I feel like sometimes it’s the bigness of the problem that scares us the most, and so a solution that feels practical becomes the only response we can imagine. But when people have guns to protect them from black people and the government, a black president is not going to have much luck trying to repeal the 2nd Amendment. Especially when our response to a white guy shooting up a school is to tell people to be on the watch for “suspicious characters.” If there’s a solution, the law might be part of it, and the people who were demonstrating in front of the White House yesterday, good for them. I’d have joined them; I’m all for taxing the living shit out of anyone who wants to own a gun in a big city, for example.
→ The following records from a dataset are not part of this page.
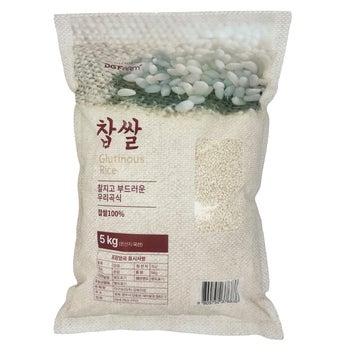 대구농산 찹쌀 5KG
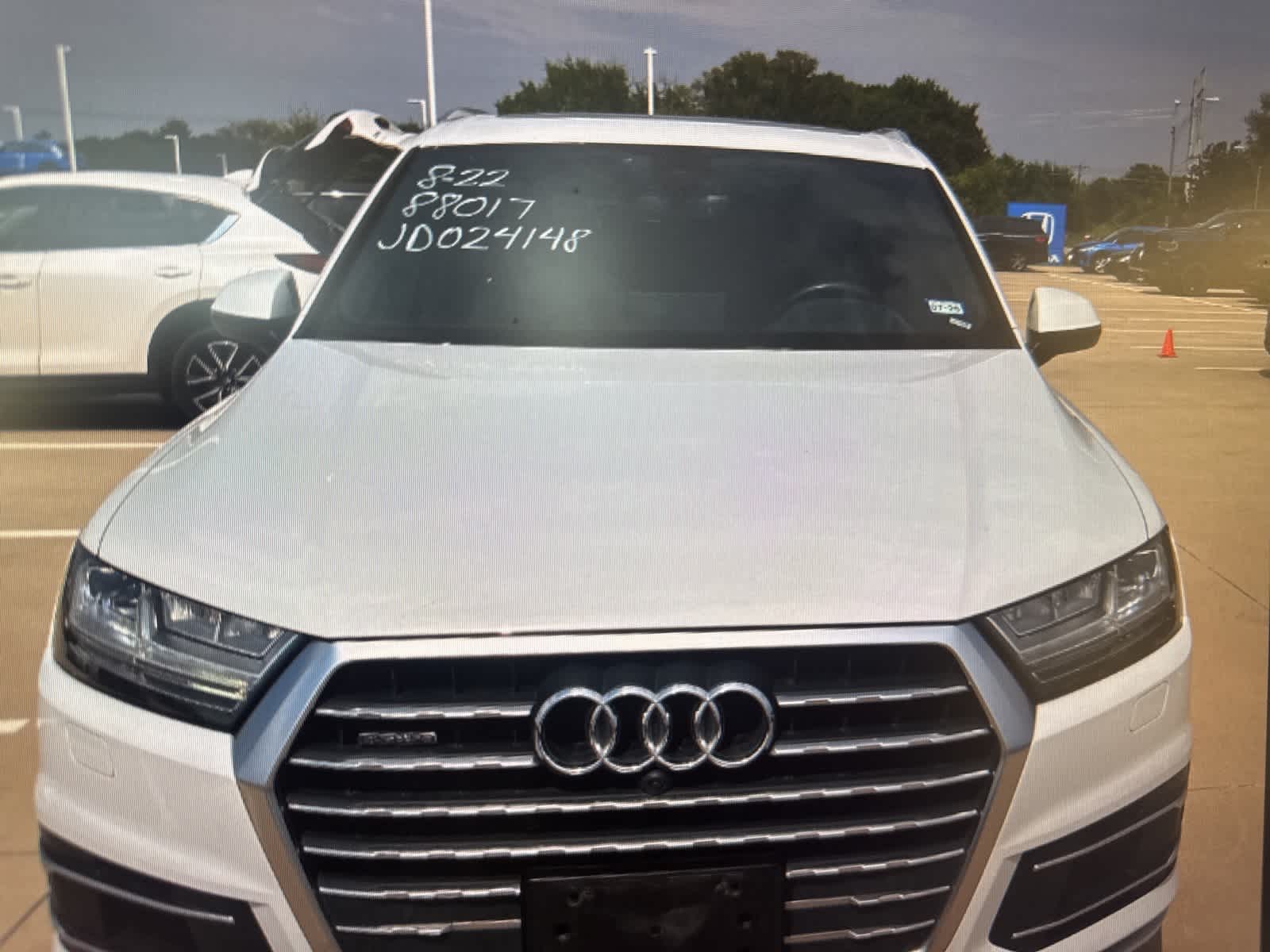 Thumbnail: 2018 Audi Q7 - 8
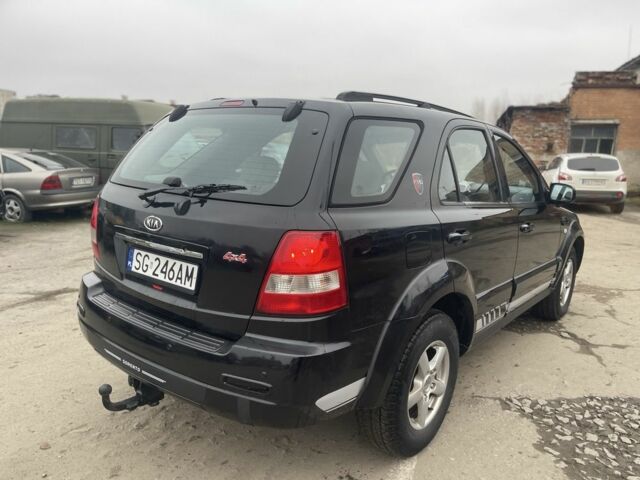 Чорний Кіа Соренто, об'ємом двигуна 0 л та пробігом 300 тис. км за 3950 $, фото 3 на Automoto.ua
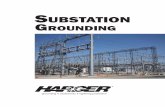 Substation Brochure 2014 - separate pages - Harger · Exothermic Connections Properly installed exothermic connections are essential to the grid integrity and system reliability for
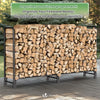 Serre buche 2m avec housse de protection - VOUNOT FR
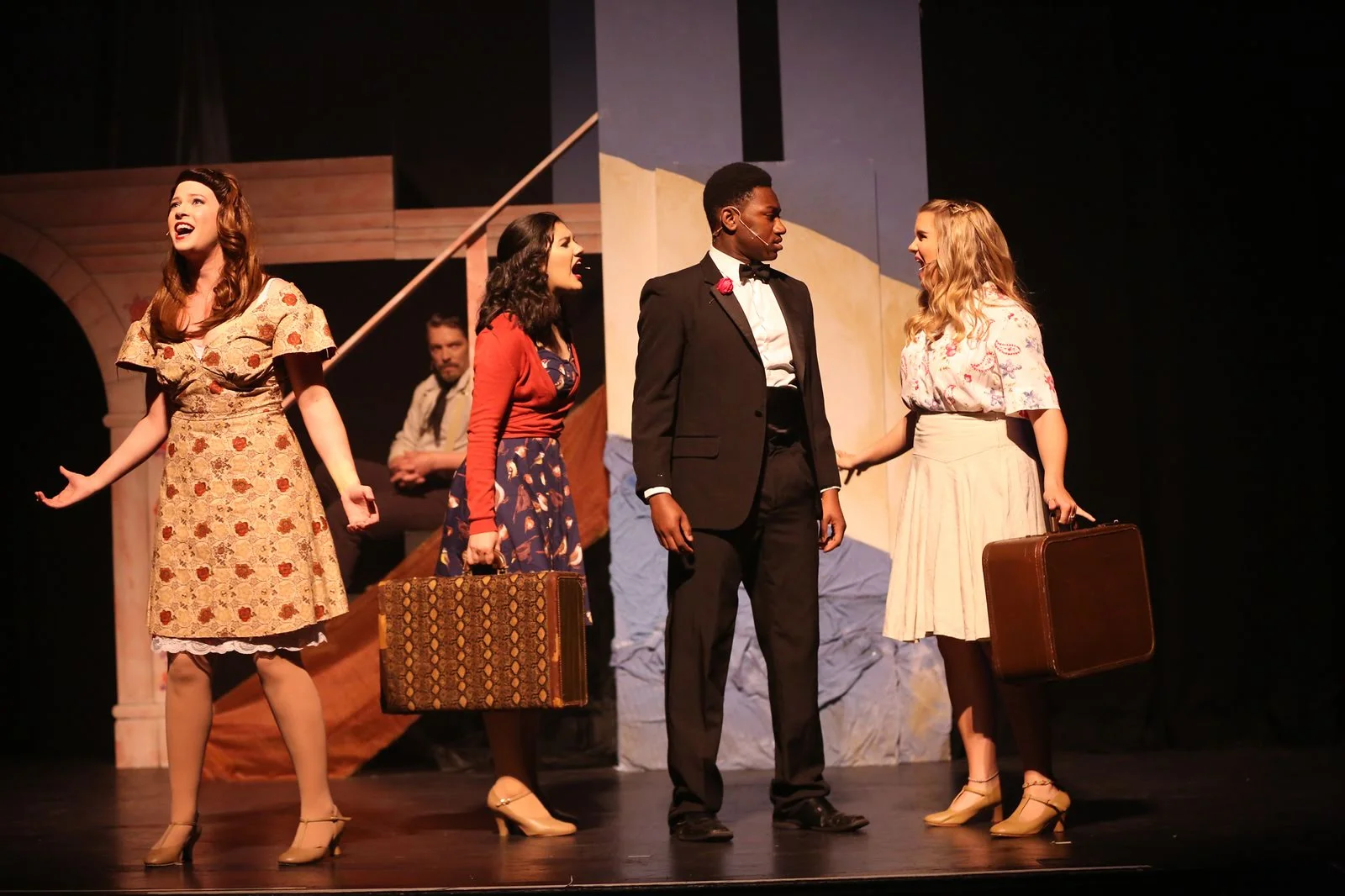 Evita (2017-18)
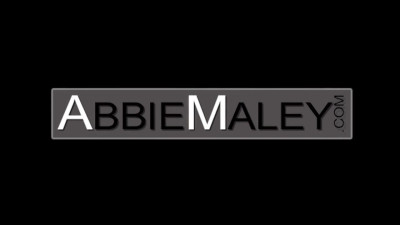 AbbieMaley Stretch Me Out Johnny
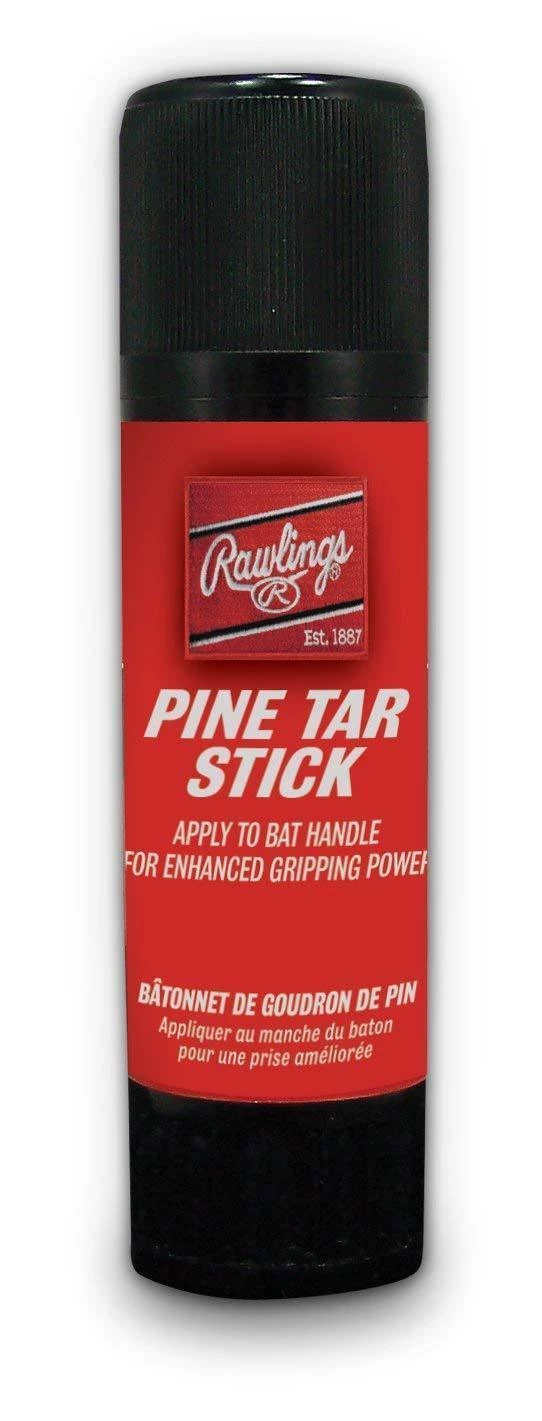 Baseball & Softball Accessories RAWLINGS PINE TAR STICK 3 Baseball & Softball Accessories RAWLINGS PINE TAR STICK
I’ll sign that petition, why the hell not. But as long as there’s a loophole, as long as some people are more animal, more killable than white kids in Connecticut, there will still be people killing people, and people who are crazy enough to want to do it are crazy enough to find a way. And we should be aghast about every single one of the dead kids, and adults, not just the white ones who were killed by automatic weapons in a school.The frustrating thing about this is it is both right and wrong. It is right because it makes clear the enormity of the problem. It is wrong because if you say, "Wow, that's just too big," then no one does anything and we all cross our fingers and hope and pray the daily body count doesn't include people we love.